SELECTED TEXT.
★ ★ ★ ★ ★

This issue becomes critical if we realize that the domination of men over women is the primary form of domination, the most universal, and perhaps the mother of all others.

In a first part, this text will make general observations about the reasons that led to the domination of men in human civilization, listing fairly well known ideas. More boldly, it will also try to investigate the domination over the prism of less-explored themes such as male insecurity in the sexual and psychological fields. The second part of the text discusses the possibility of  some female acceptance of this domination. In addition to sources in literature, in interviews with some men interested in the subject and in my personal experience, I also interviewed the anthropologist Ordep Serra, who brought relevant observations on my subject.

The Neolithic revolution, which resulted in a sedentary way of life, in the development of agriculture and in the establishment of the first civilizations and the first cities, also brought the foundations for male dominance.

The first foundation is the institution of private property and the widespread practice of war for territories in human society. The exaltation of strength and masculine aggression was instituted to ensure territorial control, property defense, as well as self-defense and survival of the family and of the social group. The previous power-sharing -in which women had the symbolic power of generating life and men the power of force- became unbalanced.

The second foundation of male dominance is the institution of inheritance, which is the transfer of private property by blood. This led to the construction of moral rules to keep women under the control of men. From men´s point of view, to ensure the conviction of fatherhood on the family´s heritage beneficiaries, it was compulsory to prevent extramarital affairs, to avoid foreign-blood children to enter the line of succession. As physical strength does not guarantee continuous and sufficient domination, human males have created persuasive mechanisms and moral rules for women's submission, in order to maintain the control and feel safer, thus compelling women to a secondary place in society. Women´s strength was then kept for a long time within the private and family scope and in a mystery sphere.

★ ★ ★ ★ ★

DATA SHOWN.
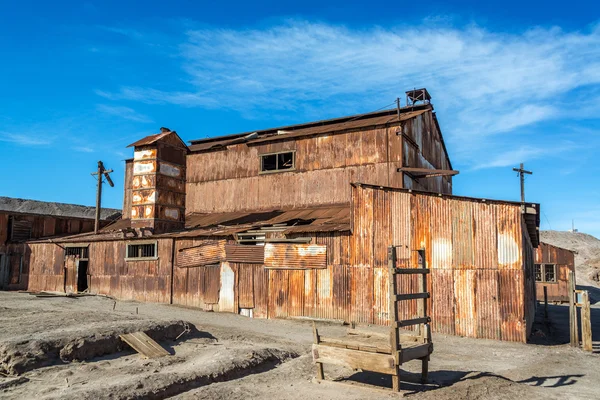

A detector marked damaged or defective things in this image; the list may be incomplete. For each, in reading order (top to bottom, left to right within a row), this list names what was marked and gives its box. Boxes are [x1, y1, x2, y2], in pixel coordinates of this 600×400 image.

broken window [258, 151, 294, 173]
broken window [126, 242, 157, 260]
rusted metal sheet [178, 241, 227, 268]
rusty metal panel [178, 241, 227, 268]
rusted metal sheet [225, 242, 262, 264]
rusty metal panel [224, 244, 264, 262]
rusted metal sheet [264, 242, 326, 270]
rusty metal panel [264, 242, 326, 270]
broken window [536, 264, 556, 282]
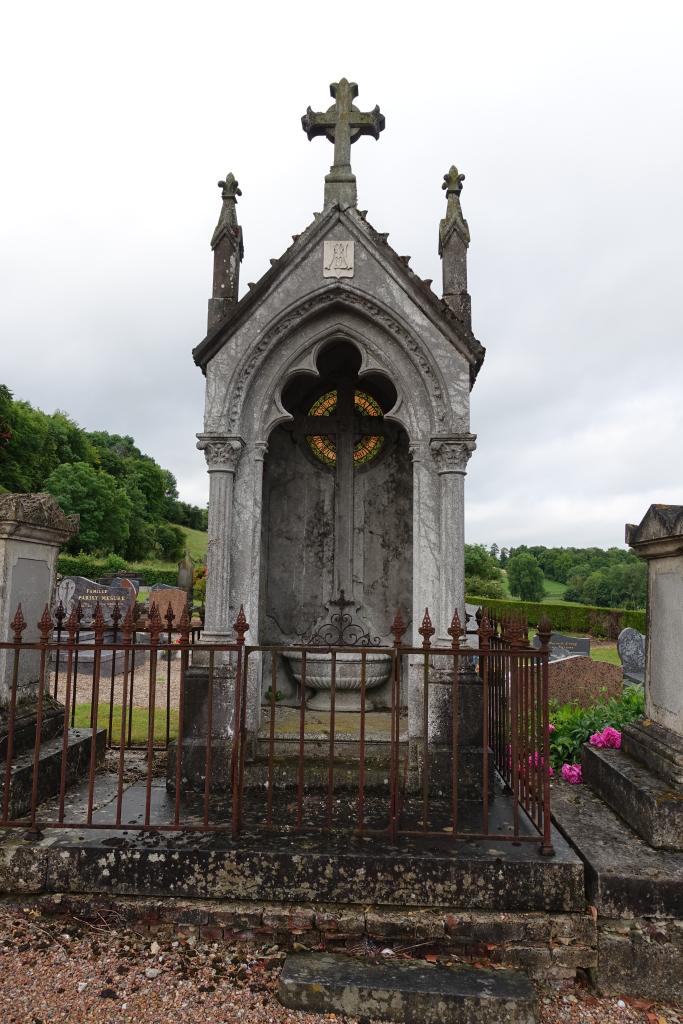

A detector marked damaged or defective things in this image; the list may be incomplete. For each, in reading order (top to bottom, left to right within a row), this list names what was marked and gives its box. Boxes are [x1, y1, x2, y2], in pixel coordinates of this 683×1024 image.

rusty iron fence [0, 600, 556, 856]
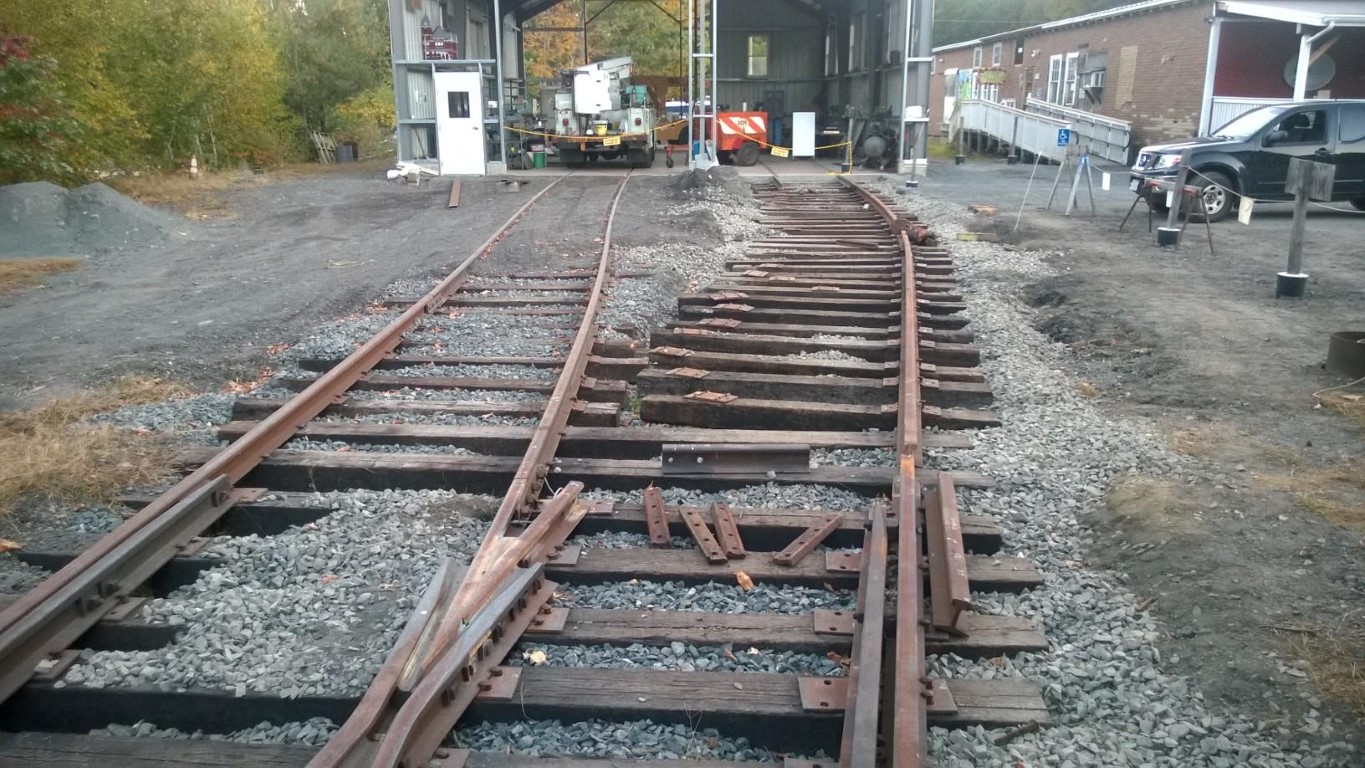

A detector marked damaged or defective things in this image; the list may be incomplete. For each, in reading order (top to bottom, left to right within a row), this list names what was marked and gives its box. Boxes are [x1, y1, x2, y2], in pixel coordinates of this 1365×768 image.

rusty railroad track [0, 174, 1056, 768]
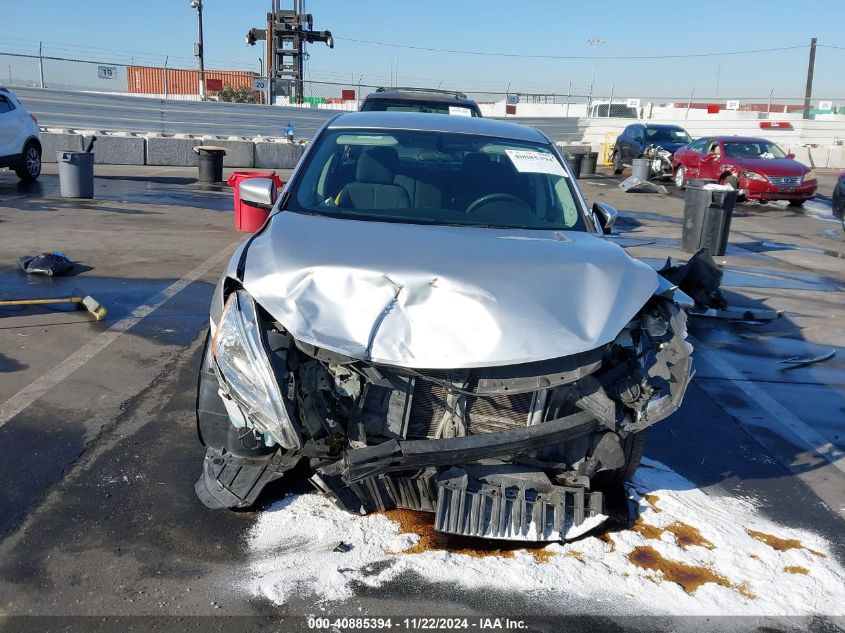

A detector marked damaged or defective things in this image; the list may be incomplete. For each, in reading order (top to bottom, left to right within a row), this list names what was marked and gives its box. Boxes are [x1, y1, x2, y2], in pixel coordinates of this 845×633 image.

broken headlight [213, 290, 302, 450]
damaged silver sedan [196, 111, 692, 540]
dark damaged car [196, 111, 692, 540]
crushed front end [198, 288, 692, 540]
crumpled hood [237, 211, 660, 366]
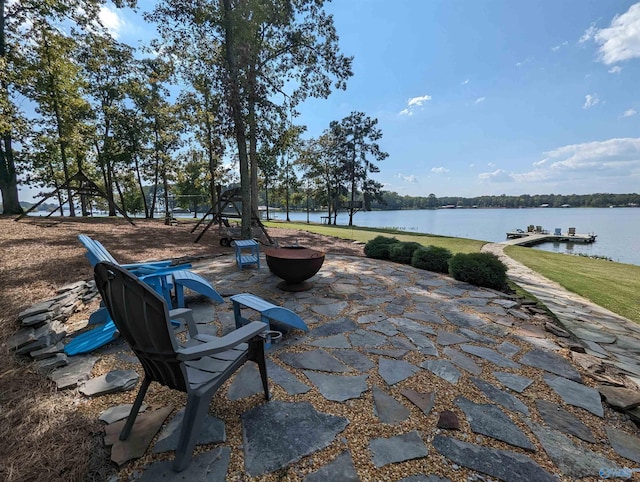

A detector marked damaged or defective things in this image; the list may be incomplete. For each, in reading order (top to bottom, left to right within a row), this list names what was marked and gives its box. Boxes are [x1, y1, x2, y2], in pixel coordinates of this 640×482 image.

rusted fire bowl [264, 247, 324, 292]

★ ★ ★ ★ ★

REQUIRED TASKS.
• A. Answer these from the text on male domination, one line each:
(i) Which anthropologist did the author interview?
(ii) What event also brought the foundations for male dominance?
(iii) What does the text name as the second foundation of male dominance?
• B. Please carry the text on male domination forward from its last sentence.

OUTPUTS IN ORDER.
• A.
(i) Ordep Serra
(ii) The Neolithic revolution
(iii) The institution of inheritance, the transfer of private property by blood

• B.
A third basis concerns the comfort that the domination situation earns the rulers. The imposition of daily housework and other services, including sexual ones, to women made male´s life easier. One of the roots of unequal systems created by humans is this imposition of tasks considered minor, dishonorable or uncomfortable to others. Women may have been the first victims of the system. One way to improve the world is certainly by establishing equal relations between men and women in the domestic sphere. This would mainly turn out the inequality abnormal in the culture of the future generations .

All this seems to explain the reasons of male dominance, but also puts men as villains in human history. One way to overcome this Manichean view is to seek complexity and thus get closer to the facts and to the reality. Then, from another point of view, only one uncompensated person can base its existence on strength and aggression, or even competitiveness, to rule over others. Why other male attributes, which could have led to less aggressive and less competitive societies did not prevail? Men have ancestral qualities like -among others- the courage of confronting danger to protect the weakest, the enchantment with the beauty of the universe and with the feminine mystery, particularly in relation to pregnancy, as well as a strong team spirit.

The motives for desiring  dominance can be scanned from another side: domination could serve to mask the fear of relationships between equals. In such relationships, each one is valued by what he/she is worth and each one is also responsible for its own existence, without need of oppressing anyone. The domination may then hide a great weakness, lack of autonomy and even lack of self-esteem. What could be the reasons for the male´s insecurity? One of them may be men´s feeling of helplessness without women's presence at their side. Professor Ordep Serra -when commenting on a concept of Victor Turner, another anthropologist- refers to this feeling and says that a secret envy of "the powers of the weak" reaches the powerful. Some feminine qualities cannot earn men the power of command, but could empower them in privacy, giving them a symbolic status and make them indispensable.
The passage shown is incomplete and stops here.